Tumblr used to whack in about 1MB of extra guff for its own purposes. If you’re posting endless gifs then that’s not something you’ll notice, but when you’re mostly dealing in text it’s pretty obvious.

When I redesigned the site almost four years ago I remember chafing at this, but it wasn’t until I settled on my own site generator that I had the chance to really whittle things down.

Much of that was lopping off unneeded stuff such as jQuery. It did succeed in getting the size down — to about 150–200kB for an average post. But I’ve recently made a few changes to speed things up that I wanted to talk about.

Much of this has come about after reading Jacques Mattheij’s The Fastest Blog in the World and Dan Luu’s two excellent posts Speeding up this blog by 25x-50x and Most of the web really sucks if you have a slow connection. (And, well, of course, Maciej. You should really read that one.)

Fonts

For ages this site used Rooney served by Typekit as its main font. I love Rooney, it’s great. But using web fonts always means sending lots of data.

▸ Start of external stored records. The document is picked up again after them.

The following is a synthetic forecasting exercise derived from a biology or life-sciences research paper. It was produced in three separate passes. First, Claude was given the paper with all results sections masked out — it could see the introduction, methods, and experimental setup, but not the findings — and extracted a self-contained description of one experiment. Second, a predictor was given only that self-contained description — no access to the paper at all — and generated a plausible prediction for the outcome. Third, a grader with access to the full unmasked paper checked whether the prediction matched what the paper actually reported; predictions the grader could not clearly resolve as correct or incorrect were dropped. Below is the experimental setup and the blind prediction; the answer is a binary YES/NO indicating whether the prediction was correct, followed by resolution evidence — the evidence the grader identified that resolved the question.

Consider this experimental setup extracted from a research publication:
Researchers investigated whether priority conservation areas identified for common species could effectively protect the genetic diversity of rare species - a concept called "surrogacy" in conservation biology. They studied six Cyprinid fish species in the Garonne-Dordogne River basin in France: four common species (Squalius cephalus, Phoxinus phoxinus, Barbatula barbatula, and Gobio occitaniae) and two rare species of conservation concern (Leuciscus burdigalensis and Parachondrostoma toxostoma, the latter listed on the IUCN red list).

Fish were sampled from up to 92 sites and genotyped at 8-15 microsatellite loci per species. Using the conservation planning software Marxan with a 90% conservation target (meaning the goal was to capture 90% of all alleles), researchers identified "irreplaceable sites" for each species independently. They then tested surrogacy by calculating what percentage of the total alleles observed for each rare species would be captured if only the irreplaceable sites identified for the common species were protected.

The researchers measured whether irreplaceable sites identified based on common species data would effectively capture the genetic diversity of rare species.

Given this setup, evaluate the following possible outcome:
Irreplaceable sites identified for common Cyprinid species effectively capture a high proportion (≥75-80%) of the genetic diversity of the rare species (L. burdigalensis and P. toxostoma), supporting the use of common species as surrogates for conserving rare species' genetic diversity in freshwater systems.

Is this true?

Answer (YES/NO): YES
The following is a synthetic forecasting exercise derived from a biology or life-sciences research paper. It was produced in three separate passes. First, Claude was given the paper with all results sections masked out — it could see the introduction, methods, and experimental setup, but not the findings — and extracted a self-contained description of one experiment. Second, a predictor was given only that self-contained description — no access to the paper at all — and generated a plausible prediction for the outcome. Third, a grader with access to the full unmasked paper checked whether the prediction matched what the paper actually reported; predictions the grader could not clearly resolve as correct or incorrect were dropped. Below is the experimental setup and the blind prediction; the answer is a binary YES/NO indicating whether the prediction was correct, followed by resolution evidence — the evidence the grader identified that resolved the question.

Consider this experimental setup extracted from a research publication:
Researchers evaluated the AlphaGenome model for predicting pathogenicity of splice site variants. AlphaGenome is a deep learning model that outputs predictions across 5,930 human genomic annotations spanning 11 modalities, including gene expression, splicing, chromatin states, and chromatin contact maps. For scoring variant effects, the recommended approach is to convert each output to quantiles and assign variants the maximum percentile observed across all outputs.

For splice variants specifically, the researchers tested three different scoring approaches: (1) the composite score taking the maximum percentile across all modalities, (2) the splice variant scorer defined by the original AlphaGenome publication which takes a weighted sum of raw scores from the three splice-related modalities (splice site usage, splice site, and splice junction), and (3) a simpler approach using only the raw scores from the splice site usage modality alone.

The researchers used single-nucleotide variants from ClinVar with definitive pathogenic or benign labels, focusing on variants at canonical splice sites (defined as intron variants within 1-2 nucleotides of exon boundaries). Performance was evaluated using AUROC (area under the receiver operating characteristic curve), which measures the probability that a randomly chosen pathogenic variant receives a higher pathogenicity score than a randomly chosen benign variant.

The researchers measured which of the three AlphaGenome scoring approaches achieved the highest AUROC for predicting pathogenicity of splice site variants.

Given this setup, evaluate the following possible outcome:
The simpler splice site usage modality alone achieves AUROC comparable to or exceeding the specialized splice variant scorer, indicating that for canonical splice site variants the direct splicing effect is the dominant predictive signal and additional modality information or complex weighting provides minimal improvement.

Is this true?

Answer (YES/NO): YES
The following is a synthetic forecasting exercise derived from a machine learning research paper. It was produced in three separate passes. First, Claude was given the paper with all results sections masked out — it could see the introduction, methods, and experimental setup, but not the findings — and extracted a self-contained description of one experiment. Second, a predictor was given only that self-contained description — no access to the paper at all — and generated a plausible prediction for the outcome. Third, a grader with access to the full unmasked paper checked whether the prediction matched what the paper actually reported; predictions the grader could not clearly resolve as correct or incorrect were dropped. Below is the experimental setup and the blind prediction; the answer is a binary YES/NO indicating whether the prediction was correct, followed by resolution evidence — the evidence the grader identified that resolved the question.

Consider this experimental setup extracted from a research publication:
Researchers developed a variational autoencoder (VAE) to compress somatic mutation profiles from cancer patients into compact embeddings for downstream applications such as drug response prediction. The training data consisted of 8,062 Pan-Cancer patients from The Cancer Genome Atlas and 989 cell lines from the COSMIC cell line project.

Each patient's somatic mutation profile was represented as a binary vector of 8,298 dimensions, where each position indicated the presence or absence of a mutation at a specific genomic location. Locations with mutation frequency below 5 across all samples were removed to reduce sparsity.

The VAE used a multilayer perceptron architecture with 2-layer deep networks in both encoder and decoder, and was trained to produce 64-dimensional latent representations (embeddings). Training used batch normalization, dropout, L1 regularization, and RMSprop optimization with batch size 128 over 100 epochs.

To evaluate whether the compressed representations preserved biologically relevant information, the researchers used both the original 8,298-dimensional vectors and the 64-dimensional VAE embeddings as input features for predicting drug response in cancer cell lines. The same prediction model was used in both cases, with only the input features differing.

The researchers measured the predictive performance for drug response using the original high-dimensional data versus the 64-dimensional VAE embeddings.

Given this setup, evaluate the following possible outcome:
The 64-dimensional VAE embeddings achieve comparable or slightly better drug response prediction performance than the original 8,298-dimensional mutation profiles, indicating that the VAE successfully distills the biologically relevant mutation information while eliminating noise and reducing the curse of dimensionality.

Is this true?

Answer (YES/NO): YES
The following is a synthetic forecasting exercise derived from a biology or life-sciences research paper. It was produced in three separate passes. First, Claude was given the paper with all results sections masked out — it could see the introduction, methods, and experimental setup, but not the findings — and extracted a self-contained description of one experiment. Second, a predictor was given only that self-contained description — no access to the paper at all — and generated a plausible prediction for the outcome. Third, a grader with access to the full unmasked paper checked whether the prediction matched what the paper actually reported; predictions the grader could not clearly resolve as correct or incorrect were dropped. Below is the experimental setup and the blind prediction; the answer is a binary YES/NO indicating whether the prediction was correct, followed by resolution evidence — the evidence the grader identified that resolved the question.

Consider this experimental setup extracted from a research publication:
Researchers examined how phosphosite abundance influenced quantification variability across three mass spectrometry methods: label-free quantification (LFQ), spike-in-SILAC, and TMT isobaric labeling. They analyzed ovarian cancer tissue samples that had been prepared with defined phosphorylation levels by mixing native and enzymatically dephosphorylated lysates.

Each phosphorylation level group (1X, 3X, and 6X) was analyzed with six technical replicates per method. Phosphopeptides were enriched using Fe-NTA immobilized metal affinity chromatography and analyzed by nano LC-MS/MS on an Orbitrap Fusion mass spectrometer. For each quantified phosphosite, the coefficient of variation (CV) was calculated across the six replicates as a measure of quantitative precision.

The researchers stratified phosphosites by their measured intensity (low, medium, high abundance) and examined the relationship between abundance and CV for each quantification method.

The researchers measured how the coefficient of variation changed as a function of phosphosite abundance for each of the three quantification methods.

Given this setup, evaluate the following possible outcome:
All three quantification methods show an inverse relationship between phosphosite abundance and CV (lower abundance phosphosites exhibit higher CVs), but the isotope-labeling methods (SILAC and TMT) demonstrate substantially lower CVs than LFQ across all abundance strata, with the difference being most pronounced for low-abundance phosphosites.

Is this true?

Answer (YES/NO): NO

Despite thinning down the included characters (Typekit allows you to choose language support) and forgoing the use of double emphasis (<em><strong>), serving up three weights of Rooney still clocked in at over 100kB.

I’m looking at Rooney now and it is gorgeous, but there’s no way I could or can justify it — the fonts collectively would usually outweigh anything else on a page. So it went, in favour of Trebuchet MS, which I’ve long had a soft spot for.

DNS

Not related to the bytes served up but switching my registrar’s (Hover’s) name servers for Cloudflare helped cut about 100ms in DNS response times (from about 150ms).

You can host your DNS with Cloudflare for free without using any of their other caching services (I don’t), and Cloudflare is consistently one of the fastest DNS hosts in the world.

Syntax highlighting

Up until now I’d been using highlighting.js to colour code snippets, and I’d been very happy with it. It’s a nice library that’s easy to work with and easy to download a customised version for your own use.

But I’d been handing out a 10kB JavaScript library to everyone who visited — whether there was code to be highlighted or not. Had I included more than a handful of languages in my library it would have been even more.

My first decision was to use my blog generator’s extensions mechanism to mark every post or page that included code and would need highlighting — so if you visited a page without code, you didn’t receive the JavaScript library.

But really that wasn’t enough for me. A few things annoyed me:

  • Syntax highlighting had to be performed on every view on the client device at readers’ expense.
  • I could only highlight those languages I’d included in my library.
  • The library included all of my selected languages no matter what was on the page.

This wasn’t ideal.

The Markdown module I use has support for syntax highlighting, but there were some deficiencies with it that had led me to pick the client-side highlighter in the first place, several years ago.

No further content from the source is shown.